The Fed released some data on debit interchange fees since the Durbin Amendment went into effect (here in spreadsheet and here as a memo with more data). It's all still very early numbers, and things may well change. But so far a few noteworthy things have caught my eye:
(1) There is two-tier interchange pricing, just as I and other supporters of Durbin predicted. Big banks (>$10B in assets) have one pricing scheme and small banks, which are exempt from Durbin's "reasonable and proportionate" requirement have another. Many Durbin opponents said that there wouldn't be two-tier pricing and that Durbin would spell the ruin of small banks. So far that hasn't happened. This won't fix our too-big-to-fail problem, but it's a small move in that direction.
(2) The small banks are getting a leg up on the big guys in the two-tier system. Small banks are making on average 19 cents or 50bps more on every transaction than the big boys. That breaks down to 31 cents advantage of signature and 8 cents on PIN (where the pricing was lower to begin with, making less room for differentiation).
(3) Interchange fees for small banks haven't moved much. It's possible to have two-tier pricing with small banks still losing revenue. That doesn't seem to have happened. (It's also possible to have two-tier pricing with interchange fees continuing to rise for small banks...)
(4) The small banks' debit card transaction market share grew slightly. It's not clear to me that this is a real trend, but it's possible that this is a side-effect of the big banks like BoA clumsily trying to recapture reduced debit interchange revenue with direct consumer fees. It seems that some consumers don't take well to hidden fees being replaced with direct fees. It's still not clear how many accounts were really moved to small banks/CUs in response to BoA and the like, but that could explain the growth in debit card market share for small banks. In any case, merchants aren't steering away from small banks as we were told they might do. (It was never clear how they would steer anyhow).
(6) There may be other, harder to measure benefits for small banks from Durbin. To the extent that it makes their deposit account/debit product more competitive, this could have spillover benefits for their other products. The deposit account (monetizable via debit or check) is the gateway relationship. It enables the cross-selling of other products (loans, investments, insurance). So the benefits to small banks may be more than just on the debit revenue side.
(5) The big issuers are paying lower network fees (4 cents lower for sig, 2 cents lower for PIN), which means that small issuers are really getting a 23 cent/transaction advantage of signature and 6 cents/transaction advantage on PIN. It's not clear, however, what the network breakdown of small issuer transaction is.
Again, it's still early in the game.
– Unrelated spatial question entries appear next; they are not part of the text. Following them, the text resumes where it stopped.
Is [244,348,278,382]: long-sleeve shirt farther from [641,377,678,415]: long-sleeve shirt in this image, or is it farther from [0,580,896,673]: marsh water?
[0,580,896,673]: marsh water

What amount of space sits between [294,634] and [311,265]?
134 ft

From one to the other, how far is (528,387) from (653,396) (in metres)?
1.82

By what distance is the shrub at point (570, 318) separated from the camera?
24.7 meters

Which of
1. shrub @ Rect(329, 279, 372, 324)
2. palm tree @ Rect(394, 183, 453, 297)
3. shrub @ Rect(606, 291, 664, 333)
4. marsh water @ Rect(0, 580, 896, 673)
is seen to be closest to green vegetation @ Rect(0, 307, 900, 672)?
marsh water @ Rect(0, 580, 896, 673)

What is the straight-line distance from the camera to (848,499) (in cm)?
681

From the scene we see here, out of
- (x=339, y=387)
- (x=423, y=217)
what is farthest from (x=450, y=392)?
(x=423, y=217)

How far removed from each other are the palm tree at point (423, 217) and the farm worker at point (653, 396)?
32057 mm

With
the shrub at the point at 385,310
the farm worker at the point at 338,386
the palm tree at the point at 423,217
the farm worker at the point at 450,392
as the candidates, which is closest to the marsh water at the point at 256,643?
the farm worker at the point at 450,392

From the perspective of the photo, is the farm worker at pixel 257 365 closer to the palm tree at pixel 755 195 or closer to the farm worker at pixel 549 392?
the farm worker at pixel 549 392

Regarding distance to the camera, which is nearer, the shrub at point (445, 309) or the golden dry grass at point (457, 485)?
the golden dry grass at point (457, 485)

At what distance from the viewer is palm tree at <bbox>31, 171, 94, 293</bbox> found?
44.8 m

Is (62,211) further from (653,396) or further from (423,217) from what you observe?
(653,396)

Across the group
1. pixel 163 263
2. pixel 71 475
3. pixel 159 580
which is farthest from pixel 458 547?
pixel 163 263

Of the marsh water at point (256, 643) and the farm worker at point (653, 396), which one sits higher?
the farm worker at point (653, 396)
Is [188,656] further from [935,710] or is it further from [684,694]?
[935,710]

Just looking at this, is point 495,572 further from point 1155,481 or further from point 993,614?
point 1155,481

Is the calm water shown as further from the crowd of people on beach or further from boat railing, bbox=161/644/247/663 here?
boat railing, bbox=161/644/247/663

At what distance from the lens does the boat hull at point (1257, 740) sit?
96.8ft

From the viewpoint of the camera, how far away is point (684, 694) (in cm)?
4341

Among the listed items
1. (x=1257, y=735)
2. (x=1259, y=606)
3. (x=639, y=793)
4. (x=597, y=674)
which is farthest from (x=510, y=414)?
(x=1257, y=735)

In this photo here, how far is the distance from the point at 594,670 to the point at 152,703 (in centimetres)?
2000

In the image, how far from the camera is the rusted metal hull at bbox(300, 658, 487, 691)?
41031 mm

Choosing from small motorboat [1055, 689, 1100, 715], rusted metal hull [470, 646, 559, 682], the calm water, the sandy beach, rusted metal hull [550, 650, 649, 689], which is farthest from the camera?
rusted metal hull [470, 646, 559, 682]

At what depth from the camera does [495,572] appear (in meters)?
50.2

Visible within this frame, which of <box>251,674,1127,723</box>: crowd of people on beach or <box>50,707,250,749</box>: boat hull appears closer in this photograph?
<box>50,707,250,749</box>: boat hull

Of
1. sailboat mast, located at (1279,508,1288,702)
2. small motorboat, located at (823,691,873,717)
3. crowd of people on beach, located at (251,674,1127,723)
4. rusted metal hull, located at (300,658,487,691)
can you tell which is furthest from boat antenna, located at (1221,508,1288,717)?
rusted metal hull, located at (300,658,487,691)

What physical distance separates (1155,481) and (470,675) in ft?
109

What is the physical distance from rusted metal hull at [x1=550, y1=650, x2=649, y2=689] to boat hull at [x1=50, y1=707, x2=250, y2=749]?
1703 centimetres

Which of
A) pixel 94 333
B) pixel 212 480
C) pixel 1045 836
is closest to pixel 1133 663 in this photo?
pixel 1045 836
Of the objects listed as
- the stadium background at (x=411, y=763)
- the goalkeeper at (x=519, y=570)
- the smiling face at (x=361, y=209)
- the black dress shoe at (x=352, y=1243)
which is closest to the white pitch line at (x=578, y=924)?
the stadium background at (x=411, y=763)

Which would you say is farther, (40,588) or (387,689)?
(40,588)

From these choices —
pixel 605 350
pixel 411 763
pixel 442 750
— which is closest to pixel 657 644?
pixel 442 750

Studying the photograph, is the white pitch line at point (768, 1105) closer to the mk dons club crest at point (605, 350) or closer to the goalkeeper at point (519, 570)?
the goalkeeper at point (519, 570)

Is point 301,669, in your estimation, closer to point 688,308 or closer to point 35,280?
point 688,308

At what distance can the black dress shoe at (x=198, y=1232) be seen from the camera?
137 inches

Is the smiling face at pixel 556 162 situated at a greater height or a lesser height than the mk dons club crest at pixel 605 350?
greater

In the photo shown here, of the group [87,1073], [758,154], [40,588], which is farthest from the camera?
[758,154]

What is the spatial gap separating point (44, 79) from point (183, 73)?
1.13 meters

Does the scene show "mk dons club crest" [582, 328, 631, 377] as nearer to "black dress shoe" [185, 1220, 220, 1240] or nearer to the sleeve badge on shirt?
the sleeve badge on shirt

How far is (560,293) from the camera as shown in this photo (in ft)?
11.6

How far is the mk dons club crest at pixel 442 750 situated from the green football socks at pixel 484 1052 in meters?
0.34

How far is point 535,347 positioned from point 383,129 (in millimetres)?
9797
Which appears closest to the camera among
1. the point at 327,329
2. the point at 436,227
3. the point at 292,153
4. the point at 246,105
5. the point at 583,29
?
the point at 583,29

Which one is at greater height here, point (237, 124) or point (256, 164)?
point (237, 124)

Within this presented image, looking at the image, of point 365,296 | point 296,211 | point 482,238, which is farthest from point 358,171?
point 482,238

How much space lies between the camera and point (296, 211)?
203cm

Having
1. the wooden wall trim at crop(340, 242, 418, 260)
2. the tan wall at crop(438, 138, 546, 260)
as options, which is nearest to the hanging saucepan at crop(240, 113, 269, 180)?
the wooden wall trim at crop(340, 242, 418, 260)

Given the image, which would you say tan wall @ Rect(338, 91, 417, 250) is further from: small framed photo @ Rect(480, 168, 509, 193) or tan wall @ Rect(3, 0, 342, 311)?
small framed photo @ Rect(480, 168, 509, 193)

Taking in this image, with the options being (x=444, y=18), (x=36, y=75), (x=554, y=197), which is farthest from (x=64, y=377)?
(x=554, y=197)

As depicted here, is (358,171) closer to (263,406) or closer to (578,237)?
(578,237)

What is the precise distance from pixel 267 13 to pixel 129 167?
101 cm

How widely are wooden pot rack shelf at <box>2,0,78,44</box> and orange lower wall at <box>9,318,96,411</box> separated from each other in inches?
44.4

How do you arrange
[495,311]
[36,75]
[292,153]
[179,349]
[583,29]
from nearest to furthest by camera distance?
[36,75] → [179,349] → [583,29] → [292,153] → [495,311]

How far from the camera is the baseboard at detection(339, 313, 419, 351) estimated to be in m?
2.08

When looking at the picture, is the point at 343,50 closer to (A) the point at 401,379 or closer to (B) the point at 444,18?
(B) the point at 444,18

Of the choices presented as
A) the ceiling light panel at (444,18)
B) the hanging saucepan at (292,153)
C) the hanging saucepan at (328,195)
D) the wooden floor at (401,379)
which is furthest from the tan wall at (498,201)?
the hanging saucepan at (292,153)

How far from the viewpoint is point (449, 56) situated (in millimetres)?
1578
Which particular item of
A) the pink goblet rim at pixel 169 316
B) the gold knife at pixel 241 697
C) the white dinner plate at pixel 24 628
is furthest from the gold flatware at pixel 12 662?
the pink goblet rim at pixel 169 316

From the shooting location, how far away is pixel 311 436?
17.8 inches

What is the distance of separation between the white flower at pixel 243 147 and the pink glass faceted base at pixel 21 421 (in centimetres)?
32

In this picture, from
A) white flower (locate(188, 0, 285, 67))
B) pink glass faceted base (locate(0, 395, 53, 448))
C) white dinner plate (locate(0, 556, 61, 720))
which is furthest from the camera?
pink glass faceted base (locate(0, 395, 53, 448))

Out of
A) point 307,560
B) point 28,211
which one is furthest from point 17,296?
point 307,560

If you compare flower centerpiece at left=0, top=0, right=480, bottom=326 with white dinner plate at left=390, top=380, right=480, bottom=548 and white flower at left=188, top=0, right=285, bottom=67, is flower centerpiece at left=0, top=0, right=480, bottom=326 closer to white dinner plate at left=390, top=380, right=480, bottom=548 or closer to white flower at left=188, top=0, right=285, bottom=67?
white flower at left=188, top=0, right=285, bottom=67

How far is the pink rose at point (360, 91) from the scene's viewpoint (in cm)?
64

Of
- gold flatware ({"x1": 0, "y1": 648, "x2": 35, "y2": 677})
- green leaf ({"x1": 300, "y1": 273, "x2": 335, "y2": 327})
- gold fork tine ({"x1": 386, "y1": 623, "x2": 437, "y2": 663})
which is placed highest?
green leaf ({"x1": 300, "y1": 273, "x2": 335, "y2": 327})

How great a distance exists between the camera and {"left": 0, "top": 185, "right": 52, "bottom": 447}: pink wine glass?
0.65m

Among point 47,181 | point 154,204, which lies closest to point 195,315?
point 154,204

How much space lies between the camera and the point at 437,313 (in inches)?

There's still the merchants' litigation challenge to the Fed's Durbin Amendment rulemaking, and we could well see a bunch of market moves. Visa seems to be trying to go back to tying credit and debit products via its network fee, and there's always the possibility of either some innovation (think mobile), a new settlement network (PayPal?), or a new entrant buying an existing player and shaking things up (Google or Apple buying MC?).
A final thought. The more distance we get from Durbin, the more I like the amendment. It's public utility regulation: rate regulation (section 920(a)) and open access (section 920(b)). That's not a totally new move in bank regulation (think Reg Q), but it really encourages thinking of at least some banking functions as being public utility functions. There might be something to that.